Когда я собрался уже уходить, Панюшкин вдруг вскочил, будто вспомнил что-то:
– Погоди! Есть у меня заветная бутылочка женьшеневой...
– Я смотрю, у тебя связи с Островом не теряются?
– Присылают ребята иногда гостинцы... Кстати, вот эта бутылочка – подарок Мезенова... Представляешь, – Панюшкин остановился, замер весь, глаза его под надбровными дугами вспыхнули синим огнем, – получаю вдруг телеграмму – так, мол, и так, встречай самолет, рейс такой-то, следующий с Острова беспосадочным перелетом... Встречаю. Знакомых не вижу. Бац! По радио объявляют: «Гражданин Панюшкин, вас просят зайти в кабинет начальника перевозок...» Захожу. И что ты думаешь, меня там ждет? Не угадаешь. Сто попыток сделаешь – не угадаешь!
– Таймень! – брякнул я.
– Точно! – вскричал Панюшкин. – Стоит в углу начальника перевозок, громадный, в серебристом сиянии, только что из самолета, из его холодильника – таймень. Я чуть не свалился. Как знакомого встретил. Что такое? Как понимать? Выясняется, Мезенов гостинец к празднику прислал. Представляешь? Да еще коробочка такая симпатичная – несколько бутылок женьшеневой водки, баночки, скляночки и так далее... Мезенов, оказывается, уже перебрался в столицу островного края, большим человеком стал, растет парень!
– А не хочется на Пролив? – спросил я.
– Нет. Боюсь, – откровенно проокал Панюшкин. – Боюсь, и все. Только вспомню – и то сердце колотится... Не могу... Для меня Пролив – это люди, с которыми я там был... А идти, как на кладбище, – не могу. Мезенов звал... Давай, говорит, организую поездку по старой памяти... Отказался. Пришлось отказаться. Ну, выпьем за Пролив, за Тайфун, за этого межконтинентального хулигана!
– Кстати, о хулигане... Недавно видел Горецкого, имел честь беседовать...
– Как – Горецкого?! – воскликнул Панюшкин. – Разве его не посадили?
– Отсидел. Четыре года отсидел.
– Четыре года? Как идет время... Ядрена шишка! Как идет время... Ну и что же Горецкий?
– В аэропорту я его встретил, там, на Острове. Погода была нелетная, вот мы и беседовали, трое суток беседовали. Четыре года он с Ниной переписывался, с твоей секретаршей... Но летел не к ней. Домой, говорит, хочу, просто домой. Хочу, говорит, ходить по улочкам, которые мне на нарах снились, которые с детства помню. Устал, говорит.

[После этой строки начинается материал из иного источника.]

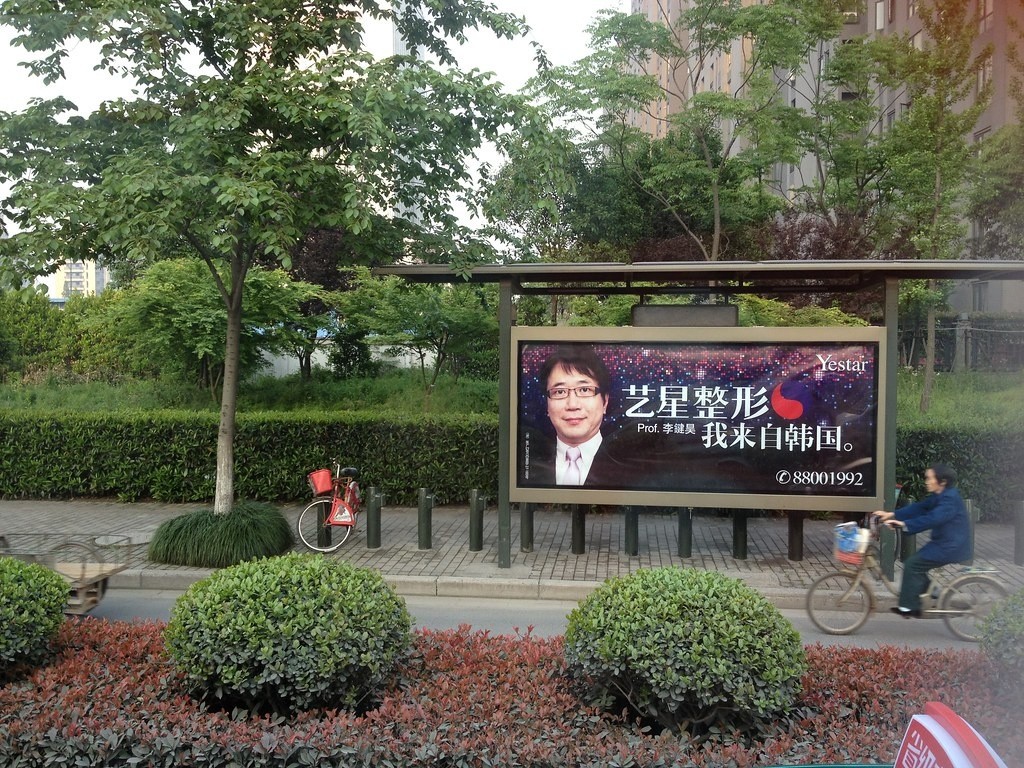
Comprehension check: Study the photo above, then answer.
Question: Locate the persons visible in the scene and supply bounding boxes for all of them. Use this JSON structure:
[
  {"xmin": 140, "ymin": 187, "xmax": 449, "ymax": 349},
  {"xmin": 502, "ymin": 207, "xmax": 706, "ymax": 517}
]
[
  {"xmin": 524, "ymin": 345, "xmax": 636, "ymax": 486},
  {"xmin": 872, "ymin": 463, "xmax": 973, "ymax": 618}
]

– Перегорел, значит. Надолго ли...
– Ну а чем ты живешь, Николай Петрович? Сейчас чем живешь?
– Чем живу... – Панюшкин опасливо оглянулся на дверь, на окно и, наклонившись к самому моему уху, прошептал: – Вспоминаю. Человека одного вспоминаю... Я его хорошо знал... Иногда он мне нравился, иногда – нет, но долгие годы был мне очень близок. Панюшкина вспоминаю, Николая Петровича Панюшкина. Не так мало, оказывается, бывало с ним всякого...

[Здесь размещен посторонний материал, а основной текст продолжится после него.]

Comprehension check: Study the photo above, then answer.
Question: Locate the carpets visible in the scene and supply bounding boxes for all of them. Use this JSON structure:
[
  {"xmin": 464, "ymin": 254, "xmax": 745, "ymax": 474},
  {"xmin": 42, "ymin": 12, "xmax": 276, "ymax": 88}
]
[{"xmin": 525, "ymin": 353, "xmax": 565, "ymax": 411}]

Как-то среди жаркого спора, когда вокруг все еще кричали, доказывали что-то, стучали по столу кулаками, яростно курили и яростно гасили сигареты в жестяной банке, я вдруг почувствовал, что как бы уношусь куда-то, а в прокуренном, пронзенном сквозняком кабинете остается моя безучастная тихая тень, которая тоже вот-вот вылетит в форточку вместе с клубами сигаретного дыма. И я едва не застонал от сладостной горечи, охватившей все мое существо...
Утраты, утраты, утраты... И люди проносятся мимо, чужие тебе и близкие люди, со своими страданиями и надеждами, и день проносится мимо, и год, и жизнь, и ты не успеваешь даже повернуть головы, как не успеваешь рассмотреть человека у окна мчащегося мимо тебя поезда. Только яркое пятно, силуэт несколько секунд стоит перед глазами, и ты уже не знаешь – человек ли это был, или занавеска колыхнулась, или мелькнуло твое собственное отражение... И чувство утраты, чувство разлуки непонятно с кем, с чем, надолго ли...

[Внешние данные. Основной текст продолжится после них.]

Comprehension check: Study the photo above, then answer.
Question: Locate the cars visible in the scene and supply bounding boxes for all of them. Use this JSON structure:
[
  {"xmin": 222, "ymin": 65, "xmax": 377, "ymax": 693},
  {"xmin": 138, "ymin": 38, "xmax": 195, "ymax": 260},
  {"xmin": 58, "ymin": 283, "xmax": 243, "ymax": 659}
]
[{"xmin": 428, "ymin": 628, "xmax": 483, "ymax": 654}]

Может быть, с самим собой...
Может быть, навсегда...
И горит, полыхает над дорогой яркое сияние, тревожное, будоражащее. Но одним оно кажется желтым, предостерегающим, опасным, другие вообще видят его красным, останавливающим все движение, а я и сейчас, и сейчас готов поклясться, что над дорогой, как всегда, зовущий, зеленый свет. Да, жизненные дороги освещены зеленым светом.